O principal motor dos protestos é a drástica falta de eletricidade. Em grande parte da ilha, o fornecimento de energia se limita a apenas duas horas diárias. Fora da capital, Havana, os apagões podem se estender por 22 a 24 horas, impactando cerca de 60% da população. A escassez de combustível agrava ainda mais este cenário, elevando os preços da gasolina a patamares inacessíveis para a maioria, onde um litro pode custar o equivalente a dois salários mínimos.

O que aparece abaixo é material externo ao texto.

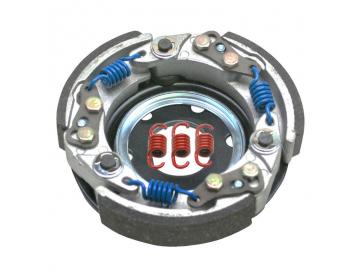 Racing Kupplung Supertec 107mm Minarelli liegend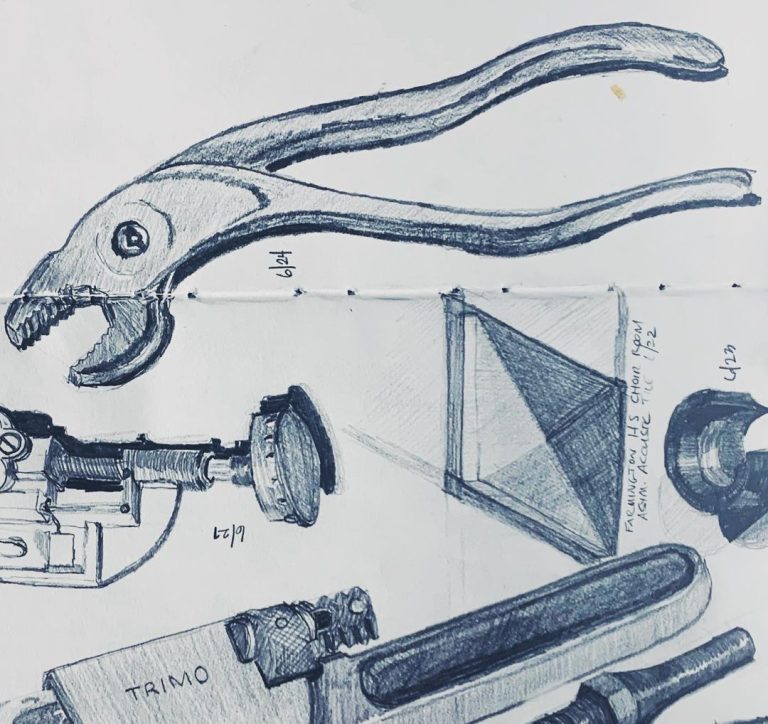 Read more about the article Day 662.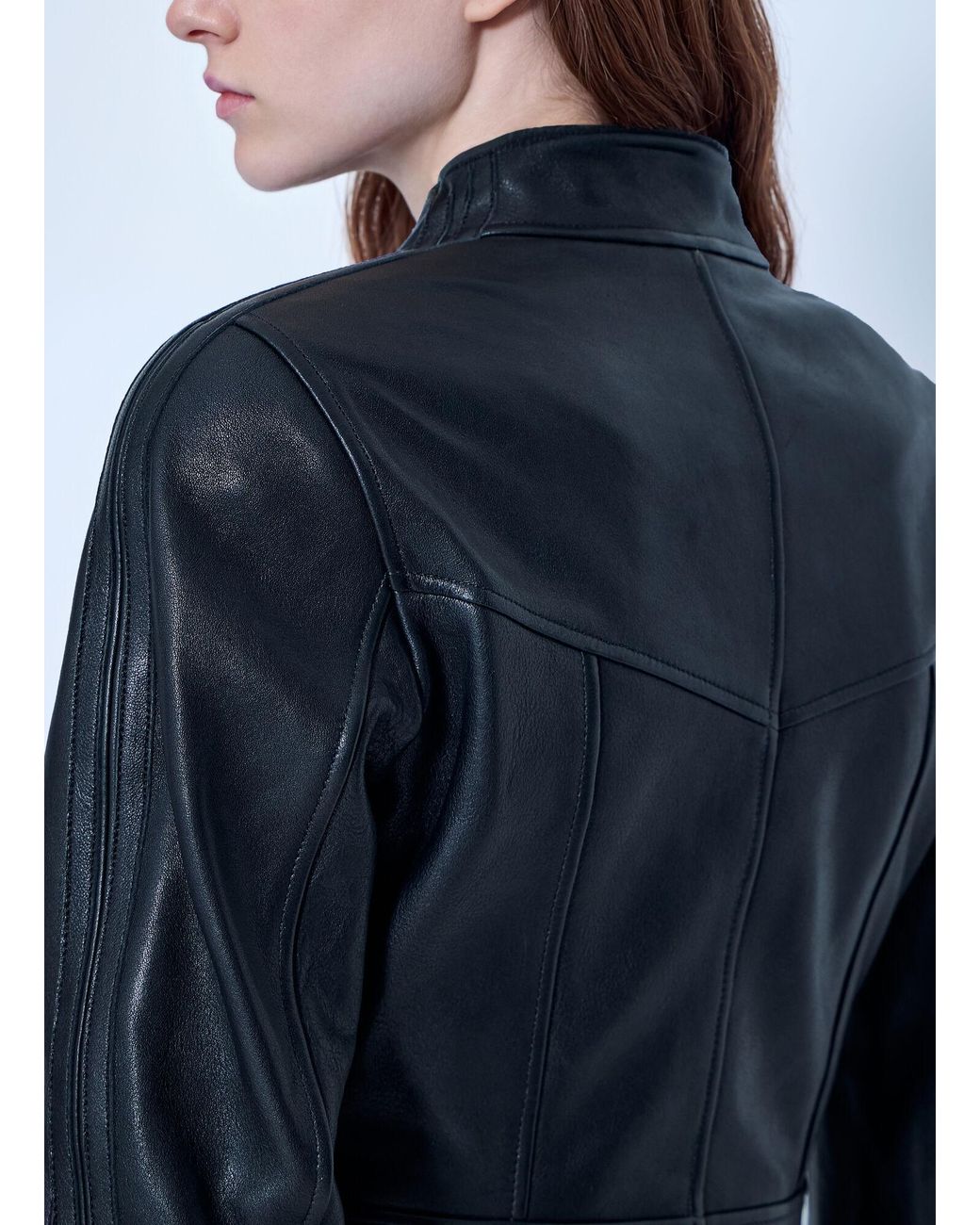 KNWLS Blue Claw Jacket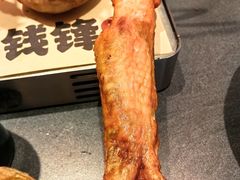 -钱锋炭缸烧烤(南湖大路总店)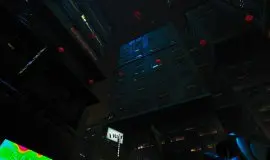 Скриншот 4 игры Hong Kong Obscure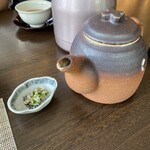石臼挽き蕎麦香房 山の実 - 
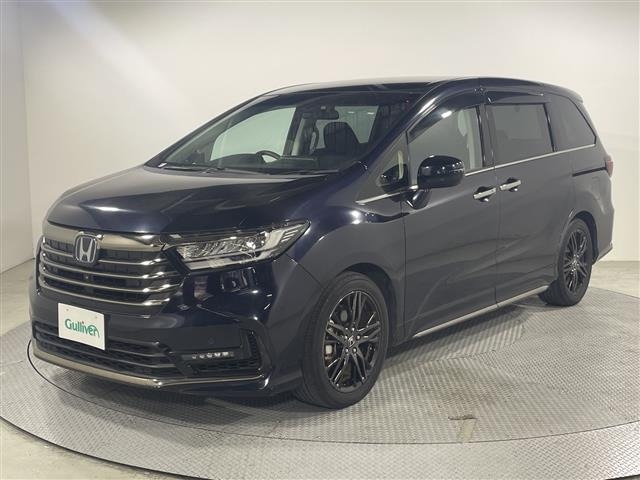 Honda ODYSSEY 2021 7569939-4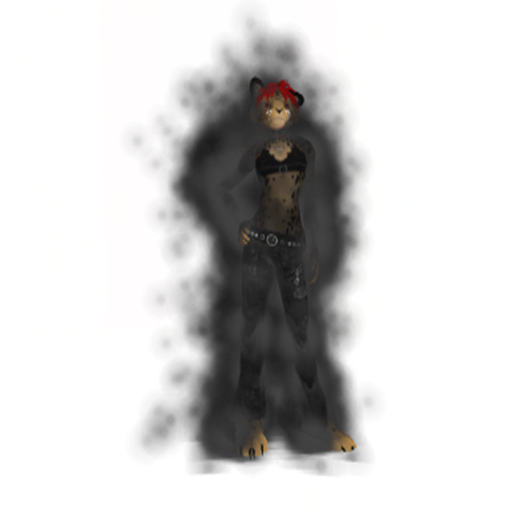 FIRE!!! AV v0.6 - Shadows Embrace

Os preços dos alimentos dispararam, tornando itens essenciais um luxo. Relatos indicam que o custo de produtos básicos como ovos já superou um salário mensal, com previsões de novas altas. Cristãos locais testemunham o sofrimento de famílias inteiras que passam fome. A dificuldade no transporte e na produção de alimentos, também impactada pela falta de combustível, resulta em prateleiras de supermercados virtualmente vazias.

A fome se tornou uma realidade cruel para muitos, com relatos de crianças que deixam de frequentar a escola por não terem o que comer. Essa precariedade afeta diretamente a saúde e o bem-estar da população.

Os constantes apagões comprometem o fornecimento de água, crucial para a higiene e o cotidiano. Cerca de 80% do sistema de abastecimento hídrico depende de eletricidade, o que resulta em longos períodos sem água em diversos bairros. Os hospitais sofrem de forma particularmente severa, enfrentando a falta de medicamentos e suprimentos essenciais. A ausência de água e energia torna a vida quase insustentável, e infelizmente, há relatos de mortes decorrentes dessa carência.

A infraestrutura de comunicação também é severamente afetada. Seis apagões em apenas três meses têm dificultado a comunicação e a capacidade de resposta a emergências em todo o país. A real dimensão dos danos causados por eventos como o terremoto de magnitude 5.8 que atingiu o Leste de Cuba em 16 de março, ocorrido durante um apagão nacional, só poderá ser plenamente avaliada com a normalização do fornecimento de energia.

A falta de energia também representa um risco para os locais de culto. Igrejas se tornam alvos mais fáceis para roubos sem a segurança noturna, levando muitas congregações a suspenderem cultos e a manterem vigias. Apesar das dificuldades e dos recursos limitados, as igrejas cubanas continuam a desempenhar um papel vital na comunidade, oferecendo apoio, como refeições para crianças e idosos. Líderes cristãos pedem, acima de tudo, oração como forma de sustentar a esperança e a resiliência diante da crise persistente.